He thanked God that they had Ben for Gloria to focus her mind on.

Even when Norah took to her bed most of the time in mid-December, Ben accepted what his mother told him, that his grandmother was very tired. He even accepted the priest coming to the house regularly, for he was familiar and someone that he saw at Mass every Sunday. It was only when Norah eventually decided to see the doctor, a fortnight before Christmas, that he asked if his grandmama was sick.

‘It was pointless to lie, Gloria thought, and so she said, ‘She is, darling. Grandmama is very sick. In fact, Ben, she is going to die …’

‘What’s die?’ Ben asked.

‘It means that Grandmama will go away to live with Jesus.’

Ben was totally surprised. ‘Oh,’ he said. ‘Does she want to?’

‘I think she does, Ben,’ Gloria said. ‘She’s very tired.’

‘Will she come back when she is feeling better?’

Gloria had to swallow the lump that threatened to choke her as she answered, ‘No, Ben, she will go to sleep and not wake up again, and there is nothing that we can do about it.’

   

It was Thursday 6 January 1938, and, knowing the end was near, Gloria had sat beside the bed all night and held her mother’s hand. Norah was not conscious, and yet her contorted face showed the level of her suffering and Gloria prayed for God to give her peace.

Suddenly, there was a rattle in Norah’s throat and then there was a deathly silence, the only sound the muted tick of the clock from the other room. And yet, Gloria felt that her mother’s spirit was like an actual presence in the room.

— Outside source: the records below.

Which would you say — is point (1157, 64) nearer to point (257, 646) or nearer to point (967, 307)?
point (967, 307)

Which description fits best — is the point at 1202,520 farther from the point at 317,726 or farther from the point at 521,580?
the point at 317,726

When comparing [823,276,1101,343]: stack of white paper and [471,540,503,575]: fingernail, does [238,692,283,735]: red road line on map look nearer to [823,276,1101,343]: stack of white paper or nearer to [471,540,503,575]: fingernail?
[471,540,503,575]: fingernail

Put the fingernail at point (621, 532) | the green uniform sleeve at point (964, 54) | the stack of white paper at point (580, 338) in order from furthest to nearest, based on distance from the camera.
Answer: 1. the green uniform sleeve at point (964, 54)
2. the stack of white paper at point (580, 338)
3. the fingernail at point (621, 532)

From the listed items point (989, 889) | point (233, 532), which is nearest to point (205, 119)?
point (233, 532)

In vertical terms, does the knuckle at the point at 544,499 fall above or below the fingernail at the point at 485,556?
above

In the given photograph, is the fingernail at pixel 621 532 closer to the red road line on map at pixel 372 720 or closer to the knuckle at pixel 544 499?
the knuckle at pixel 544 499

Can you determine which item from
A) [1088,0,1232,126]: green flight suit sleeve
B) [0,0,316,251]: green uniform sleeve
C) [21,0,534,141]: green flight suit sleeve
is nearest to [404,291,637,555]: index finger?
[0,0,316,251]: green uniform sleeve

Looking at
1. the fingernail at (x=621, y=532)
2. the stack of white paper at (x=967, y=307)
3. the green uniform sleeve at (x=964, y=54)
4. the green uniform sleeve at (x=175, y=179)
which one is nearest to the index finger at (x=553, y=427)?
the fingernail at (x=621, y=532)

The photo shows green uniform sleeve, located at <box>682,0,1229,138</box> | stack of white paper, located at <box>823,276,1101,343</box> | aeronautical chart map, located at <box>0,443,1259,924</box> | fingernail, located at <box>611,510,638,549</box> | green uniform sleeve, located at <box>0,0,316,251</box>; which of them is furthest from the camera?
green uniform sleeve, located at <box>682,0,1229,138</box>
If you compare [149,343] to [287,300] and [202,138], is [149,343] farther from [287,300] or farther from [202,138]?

It was only seconds later, but it felt longer, that the room grew suddenly very cold, still and empty, and Gloria knew that Norah’s suffering was finally over. She got to her feet
with a sigh, and laid her mother’s hands across her chest. Then she bent over and kissed her cheek. ‘Bye, Mummy,’ she whispered. ‘I love you and I will miss you to the end of my days.’

She thought she had accepted her mother’s imminent death, but she suddenly felt so bereft and forsaken.

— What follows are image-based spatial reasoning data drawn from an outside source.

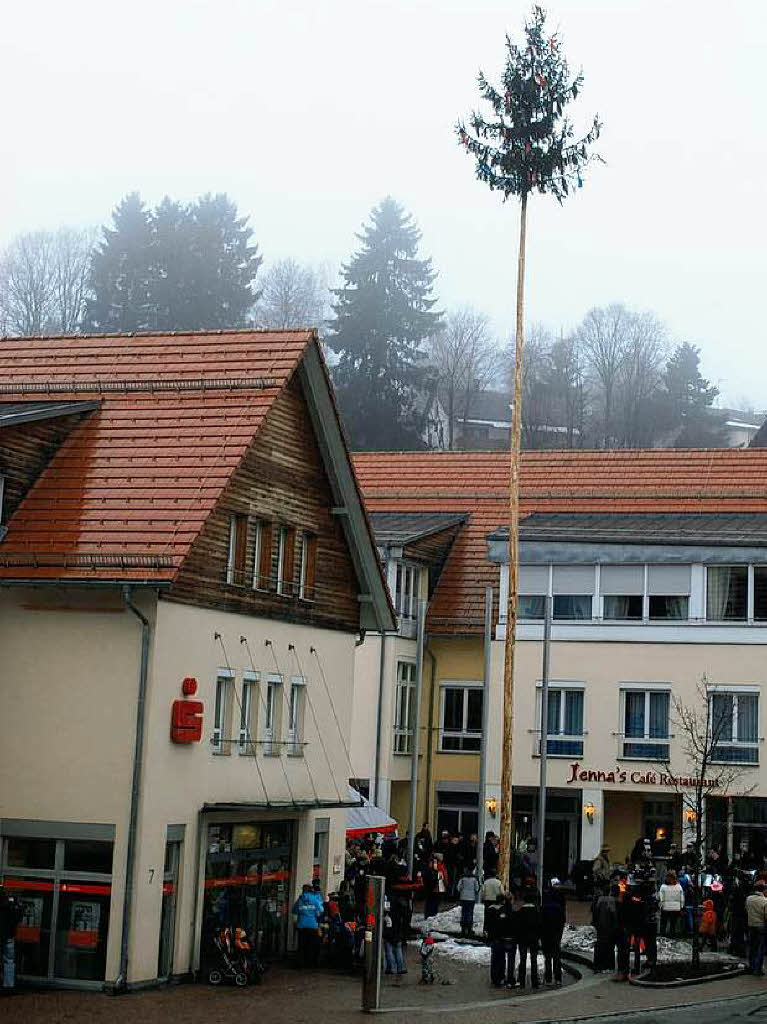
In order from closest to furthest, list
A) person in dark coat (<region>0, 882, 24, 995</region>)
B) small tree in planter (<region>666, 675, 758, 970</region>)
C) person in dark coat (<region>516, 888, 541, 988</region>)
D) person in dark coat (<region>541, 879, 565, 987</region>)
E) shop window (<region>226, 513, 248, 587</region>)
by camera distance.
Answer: person in dark coat (<region>0, 882, 24, 995</region>) < person in dark coat (<region>516, 888, 541, 988</region>) < person in dark coat (<region>541, 879, 565, 987</region>) < shop window (<region>226, 513, 248, 587</region>) < small tree in planter (<region>666, 675, 758, 970</region>)

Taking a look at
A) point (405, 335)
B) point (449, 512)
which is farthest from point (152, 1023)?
point (405, 335)

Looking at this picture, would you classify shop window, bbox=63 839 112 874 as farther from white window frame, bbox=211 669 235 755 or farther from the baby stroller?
white window frame, bbox=211 669 235 755

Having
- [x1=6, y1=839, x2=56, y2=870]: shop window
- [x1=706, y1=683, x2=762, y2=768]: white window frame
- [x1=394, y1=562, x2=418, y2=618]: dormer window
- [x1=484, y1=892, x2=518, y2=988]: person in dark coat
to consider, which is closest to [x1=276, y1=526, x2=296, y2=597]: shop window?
[x1=6, y1=839, x2=56, y2=870]: shop window

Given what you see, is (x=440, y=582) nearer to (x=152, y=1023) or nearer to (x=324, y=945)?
(x=324, y=945)

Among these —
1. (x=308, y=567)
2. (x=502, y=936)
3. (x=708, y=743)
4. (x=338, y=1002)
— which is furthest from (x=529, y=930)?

In the other room Joe was already getting dressed and he looked at Gloria standing in the doorway, her eyes glistening with tears. He didn’t need to speak, but opened his arms and Gloria went into them with a grateful sigh. The tears that she had been holding back all night began to seep from her eyes and slide down her cheeks, and Joe held her tight until she was calmer once more.

Ben had been sleeping in the room with his parents when his grandmother took to her bed and when he opened his eyes a little later, Gloria told him his grandmother had died. Joe though wondered how much he really understood, for all he was a bright and very articulate child. He lifted Ben into his arms as he said gently, ‘Would you like to see her?’

Ben remembered what his mother had said about his grandmother going to live with Jesus when she died and so he said, ‘Is she still here, then?’

‘Of course,’ Gloria said. ‘Where else would she be?’

‘I want to see,’ Ben said.

Joe set him on his feet, took his hand and they went into the room together.

‘She’s asleep,’ Ben whispered to his father.

‘It’s the sleep that I told you about,’ Gloria said.

Ben’s eyes were confused. ‘So when is she going to live with Jesus?’

‘The important part of her has already gone,’ Joe said. ‘But you will hardly understand this yet for you are too young. But the priest will understand it, and you and I will take a walk up to tell him as soon as you are dressed.’

‘Aren’t you going to the docks today then?’ Gloria asked,
because it was a quarter to seven and Joe would usually have left by now.

‘Not today,’ Joe said. ‘There are things to do. And I’m sure if you ask her Bella will give you a hand, while I take charge of Ben.’

Despite the loss of money, Gloria was glad that Joe was going to be there that day for she was bone-weary. She was also very glad Bella was near at hand, and so obliging, for she had never laid out a dead body before. She had to do it, though, because it was the last service she would do for her dear mother.

   

There was a good turnout for Norah’s funeral although the only Mass card on the top of the coffin was from Tom. They were all quick, though, to shake Gloria’s hand and commiserate with her in her loss. Norah had been well liked and it helped Gloria to know that.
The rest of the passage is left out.